▶ **Your objective**:
Echo the items character for character, from the first line of the items up to and including the line that contains "<instances>".

▶ **Data records**:
|---|

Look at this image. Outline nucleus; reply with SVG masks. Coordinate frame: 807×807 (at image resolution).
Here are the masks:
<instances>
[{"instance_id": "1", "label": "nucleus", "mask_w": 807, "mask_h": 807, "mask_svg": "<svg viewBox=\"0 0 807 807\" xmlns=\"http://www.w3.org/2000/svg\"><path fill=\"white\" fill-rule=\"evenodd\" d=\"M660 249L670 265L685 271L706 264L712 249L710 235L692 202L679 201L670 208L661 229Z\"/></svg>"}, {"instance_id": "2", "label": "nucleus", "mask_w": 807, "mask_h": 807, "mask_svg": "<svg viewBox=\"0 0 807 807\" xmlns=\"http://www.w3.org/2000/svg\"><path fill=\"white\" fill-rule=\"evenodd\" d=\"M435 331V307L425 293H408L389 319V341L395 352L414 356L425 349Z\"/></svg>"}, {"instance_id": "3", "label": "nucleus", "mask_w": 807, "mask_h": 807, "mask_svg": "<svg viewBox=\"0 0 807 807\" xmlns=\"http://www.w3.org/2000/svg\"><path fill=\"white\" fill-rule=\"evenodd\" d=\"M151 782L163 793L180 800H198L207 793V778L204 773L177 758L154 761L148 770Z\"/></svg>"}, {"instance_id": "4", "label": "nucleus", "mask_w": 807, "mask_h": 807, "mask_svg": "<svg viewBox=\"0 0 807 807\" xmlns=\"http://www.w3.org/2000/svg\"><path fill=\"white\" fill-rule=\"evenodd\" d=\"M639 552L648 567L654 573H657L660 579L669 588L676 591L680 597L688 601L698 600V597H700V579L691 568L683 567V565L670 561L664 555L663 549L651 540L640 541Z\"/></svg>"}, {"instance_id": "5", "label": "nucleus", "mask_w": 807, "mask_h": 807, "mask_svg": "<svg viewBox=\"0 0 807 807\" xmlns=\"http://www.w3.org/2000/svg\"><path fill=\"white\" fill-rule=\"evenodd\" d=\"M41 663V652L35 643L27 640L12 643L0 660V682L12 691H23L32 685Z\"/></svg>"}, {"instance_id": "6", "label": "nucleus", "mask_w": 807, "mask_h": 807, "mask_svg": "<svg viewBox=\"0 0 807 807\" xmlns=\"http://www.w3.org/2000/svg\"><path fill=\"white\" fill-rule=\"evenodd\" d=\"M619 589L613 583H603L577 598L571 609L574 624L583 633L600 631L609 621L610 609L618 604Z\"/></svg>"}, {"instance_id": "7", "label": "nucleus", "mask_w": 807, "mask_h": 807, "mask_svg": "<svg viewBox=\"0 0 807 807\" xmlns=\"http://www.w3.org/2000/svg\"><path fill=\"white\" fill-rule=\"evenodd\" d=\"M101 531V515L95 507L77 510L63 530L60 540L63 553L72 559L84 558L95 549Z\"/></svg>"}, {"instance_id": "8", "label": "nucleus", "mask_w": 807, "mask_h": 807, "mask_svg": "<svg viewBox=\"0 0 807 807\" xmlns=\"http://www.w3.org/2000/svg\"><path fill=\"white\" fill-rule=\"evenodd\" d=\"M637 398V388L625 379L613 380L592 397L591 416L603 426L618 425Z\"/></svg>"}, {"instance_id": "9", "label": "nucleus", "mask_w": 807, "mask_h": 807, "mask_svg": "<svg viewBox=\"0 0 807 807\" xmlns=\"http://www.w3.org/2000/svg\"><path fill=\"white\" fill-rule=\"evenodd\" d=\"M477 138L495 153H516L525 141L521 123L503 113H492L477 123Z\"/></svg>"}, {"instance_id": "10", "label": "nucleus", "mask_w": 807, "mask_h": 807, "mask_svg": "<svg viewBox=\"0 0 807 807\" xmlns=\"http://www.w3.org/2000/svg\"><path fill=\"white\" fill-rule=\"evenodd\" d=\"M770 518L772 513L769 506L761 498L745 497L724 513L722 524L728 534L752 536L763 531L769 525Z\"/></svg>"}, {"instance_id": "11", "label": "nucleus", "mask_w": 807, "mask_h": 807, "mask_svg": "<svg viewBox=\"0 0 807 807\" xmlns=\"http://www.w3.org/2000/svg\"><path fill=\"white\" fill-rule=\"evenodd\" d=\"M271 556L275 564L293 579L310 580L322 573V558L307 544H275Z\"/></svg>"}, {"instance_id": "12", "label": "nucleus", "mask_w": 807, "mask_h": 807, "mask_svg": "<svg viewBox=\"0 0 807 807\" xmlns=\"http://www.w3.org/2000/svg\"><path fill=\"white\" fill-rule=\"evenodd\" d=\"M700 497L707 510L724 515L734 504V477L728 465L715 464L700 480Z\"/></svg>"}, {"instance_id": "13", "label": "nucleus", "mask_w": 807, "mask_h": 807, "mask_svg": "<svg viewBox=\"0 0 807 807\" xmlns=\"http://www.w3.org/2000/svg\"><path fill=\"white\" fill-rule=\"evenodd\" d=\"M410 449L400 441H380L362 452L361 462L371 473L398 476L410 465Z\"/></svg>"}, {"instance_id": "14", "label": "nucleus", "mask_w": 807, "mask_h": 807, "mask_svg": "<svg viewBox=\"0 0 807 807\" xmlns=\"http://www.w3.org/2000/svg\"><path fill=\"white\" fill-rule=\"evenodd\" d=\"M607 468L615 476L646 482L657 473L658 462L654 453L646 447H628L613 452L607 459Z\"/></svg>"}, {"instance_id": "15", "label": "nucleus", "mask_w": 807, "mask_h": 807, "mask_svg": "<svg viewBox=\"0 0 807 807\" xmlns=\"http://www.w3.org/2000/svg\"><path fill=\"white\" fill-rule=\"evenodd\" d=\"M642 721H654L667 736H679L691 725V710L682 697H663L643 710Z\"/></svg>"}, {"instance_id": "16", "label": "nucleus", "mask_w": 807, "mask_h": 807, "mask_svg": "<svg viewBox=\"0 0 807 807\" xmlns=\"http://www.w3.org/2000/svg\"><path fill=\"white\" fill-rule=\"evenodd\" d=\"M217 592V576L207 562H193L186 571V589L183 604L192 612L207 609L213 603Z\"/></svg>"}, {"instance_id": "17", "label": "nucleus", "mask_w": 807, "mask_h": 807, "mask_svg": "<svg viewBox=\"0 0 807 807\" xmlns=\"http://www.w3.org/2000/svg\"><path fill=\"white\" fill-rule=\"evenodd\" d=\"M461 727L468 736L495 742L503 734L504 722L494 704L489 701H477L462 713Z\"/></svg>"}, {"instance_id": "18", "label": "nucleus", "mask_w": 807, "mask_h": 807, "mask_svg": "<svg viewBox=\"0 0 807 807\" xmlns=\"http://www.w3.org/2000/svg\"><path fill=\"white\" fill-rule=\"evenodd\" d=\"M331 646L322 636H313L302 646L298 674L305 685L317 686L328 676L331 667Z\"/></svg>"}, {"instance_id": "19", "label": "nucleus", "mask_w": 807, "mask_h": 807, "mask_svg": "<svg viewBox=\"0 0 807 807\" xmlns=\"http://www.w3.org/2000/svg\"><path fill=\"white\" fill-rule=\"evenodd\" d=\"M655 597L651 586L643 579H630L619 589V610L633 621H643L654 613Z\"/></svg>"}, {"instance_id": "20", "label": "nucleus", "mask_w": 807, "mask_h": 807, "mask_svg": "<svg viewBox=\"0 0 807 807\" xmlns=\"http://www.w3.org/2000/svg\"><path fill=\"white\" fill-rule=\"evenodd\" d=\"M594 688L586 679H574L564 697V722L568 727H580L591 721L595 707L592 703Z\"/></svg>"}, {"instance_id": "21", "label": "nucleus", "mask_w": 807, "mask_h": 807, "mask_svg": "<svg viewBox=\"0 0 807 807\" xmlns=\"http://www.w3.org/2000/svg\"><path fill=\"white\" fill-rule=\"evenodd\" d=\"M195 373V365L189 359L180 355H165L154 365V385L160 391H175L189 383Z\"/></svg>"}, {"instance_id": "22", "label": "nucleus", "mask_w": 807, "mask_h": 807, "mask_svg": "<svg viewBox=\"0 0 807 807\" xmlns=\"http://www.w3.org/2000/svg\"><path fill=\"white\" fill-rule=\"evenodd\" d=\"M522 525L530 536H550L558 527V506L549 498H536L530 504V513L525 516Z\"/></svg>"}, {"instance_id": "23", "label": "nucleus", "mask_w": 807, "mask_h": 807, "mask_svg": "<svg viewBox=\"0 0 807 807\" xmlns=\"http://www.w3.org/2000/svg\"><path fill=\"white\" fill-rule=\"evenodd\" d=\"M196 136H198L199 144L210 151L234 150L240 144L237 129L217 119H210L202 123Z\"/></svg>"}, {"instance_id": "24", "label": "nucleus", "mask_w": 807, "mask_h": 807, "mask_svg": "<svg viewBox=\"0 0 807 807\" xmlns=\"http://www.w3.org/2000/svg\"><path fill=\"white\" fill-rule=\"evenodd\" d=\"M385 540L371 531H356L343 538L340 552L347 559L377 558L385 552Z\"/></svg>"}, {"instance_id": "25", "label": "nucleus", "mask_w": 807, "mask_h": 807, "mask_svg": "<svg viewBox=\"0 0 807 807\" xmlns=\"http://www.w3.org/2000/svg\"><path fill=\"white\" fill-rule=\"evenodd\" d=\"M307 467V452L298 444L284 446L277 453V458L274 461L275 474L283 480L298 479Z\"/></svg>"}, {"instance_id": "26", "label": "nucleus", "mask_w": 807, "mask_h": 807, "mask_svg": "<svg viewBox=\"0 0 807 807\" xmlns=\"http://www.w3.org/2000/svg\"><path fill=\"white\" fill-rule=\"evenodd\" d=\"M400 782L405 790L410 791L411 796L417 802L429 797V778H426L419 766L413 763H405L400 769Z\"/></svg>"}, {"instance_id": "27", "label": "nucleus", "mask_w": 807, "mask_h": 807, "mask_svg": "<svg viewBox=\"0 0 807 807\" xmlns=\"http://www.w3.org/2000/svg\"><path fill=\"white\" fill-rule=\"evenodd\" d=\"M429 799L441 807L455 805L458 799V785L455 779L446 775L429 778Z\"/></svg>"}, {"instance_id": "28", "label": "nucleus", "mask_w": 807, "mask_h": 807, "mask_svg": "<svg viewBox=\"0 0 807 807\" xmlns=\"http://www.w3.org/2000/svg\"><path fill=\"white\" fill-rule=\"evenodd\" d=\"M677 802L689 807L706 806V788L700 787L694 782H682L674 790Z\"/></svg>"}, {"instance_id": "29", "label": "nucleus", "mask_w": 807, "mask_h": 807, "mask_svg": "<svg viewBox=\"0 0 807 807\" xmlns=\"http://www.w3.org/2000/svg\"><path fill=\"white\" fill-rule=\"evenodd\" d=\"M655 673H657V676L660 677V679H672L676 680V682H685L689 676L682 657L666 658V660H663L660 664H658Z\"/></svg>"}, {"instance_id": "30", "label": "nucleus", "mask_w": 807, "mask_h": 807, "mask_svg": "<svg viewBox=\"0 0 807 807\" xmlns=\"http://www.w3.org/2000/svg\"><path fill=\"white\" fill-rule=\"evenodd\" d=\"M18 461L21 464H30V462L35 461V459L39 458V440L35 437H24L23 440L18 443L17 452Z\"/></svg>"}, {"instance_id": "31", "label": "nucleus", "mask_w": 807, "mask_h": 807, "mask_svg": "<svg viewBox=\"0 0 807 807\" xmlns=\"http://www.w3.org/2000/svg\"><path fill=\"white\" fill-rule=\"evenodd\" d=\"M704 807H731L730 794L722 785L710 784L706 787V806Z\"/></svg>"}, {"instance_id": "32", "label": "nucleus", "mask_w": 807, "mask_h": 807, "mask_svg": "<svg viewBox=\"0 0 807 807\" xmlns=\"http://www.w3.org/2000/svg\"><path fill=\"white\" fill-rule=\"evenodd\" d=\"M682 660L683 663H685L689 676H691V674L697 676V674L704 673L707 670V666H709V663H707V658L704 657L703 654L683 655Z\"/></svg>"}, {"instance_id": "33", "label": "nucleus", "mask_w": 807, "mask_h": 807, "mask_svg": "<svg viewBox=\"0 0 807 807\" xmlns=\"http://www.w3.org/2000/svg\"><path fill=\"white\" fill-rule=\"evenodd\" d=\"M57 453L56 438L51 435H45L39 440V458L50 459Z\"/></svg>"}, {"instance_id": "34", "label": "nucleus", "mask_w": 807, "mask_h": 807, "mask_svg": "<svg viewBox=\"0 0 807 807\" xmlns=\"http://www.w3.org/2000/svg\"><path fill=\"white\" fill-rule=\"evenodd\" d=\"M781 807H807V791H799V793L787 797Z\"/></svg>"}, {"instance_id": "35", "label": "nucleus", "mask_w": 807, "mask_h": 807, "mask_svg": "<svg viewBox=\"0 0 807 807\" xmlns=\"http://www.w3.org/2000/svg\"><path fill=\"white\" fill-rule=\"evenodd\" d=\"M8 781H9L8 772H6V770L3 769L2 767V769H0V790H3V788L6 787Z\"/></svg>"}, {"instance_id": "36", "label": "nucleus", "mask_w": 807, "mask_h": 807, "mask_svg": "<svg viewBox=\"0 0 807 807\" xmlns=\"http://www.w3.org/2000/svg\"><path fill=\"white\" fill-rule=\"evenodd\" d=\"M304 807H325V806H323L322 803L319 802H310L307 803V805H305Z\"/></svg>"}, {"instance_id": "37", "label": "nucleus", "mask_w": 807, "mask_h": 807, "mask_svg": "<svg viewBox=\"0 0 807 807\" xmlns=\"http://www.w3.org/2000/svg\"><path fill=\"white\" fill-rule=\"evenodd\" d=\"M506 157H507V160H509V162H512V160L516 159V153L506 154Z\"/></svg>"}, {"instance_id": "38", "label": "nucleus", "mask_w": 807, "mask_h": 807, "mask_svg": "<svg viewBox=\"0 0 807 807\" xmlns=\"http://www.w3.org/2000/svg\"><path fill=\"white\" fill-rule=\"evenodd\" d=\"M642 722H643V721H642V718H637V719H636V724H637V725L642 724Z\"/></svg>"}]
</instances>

|---|

▶ **Task result**:
Look at this image. Outline nucleus; reply with SVG masks. Coordinate frame: 807×807 (at image resolution).
Here are the masks:
<instances>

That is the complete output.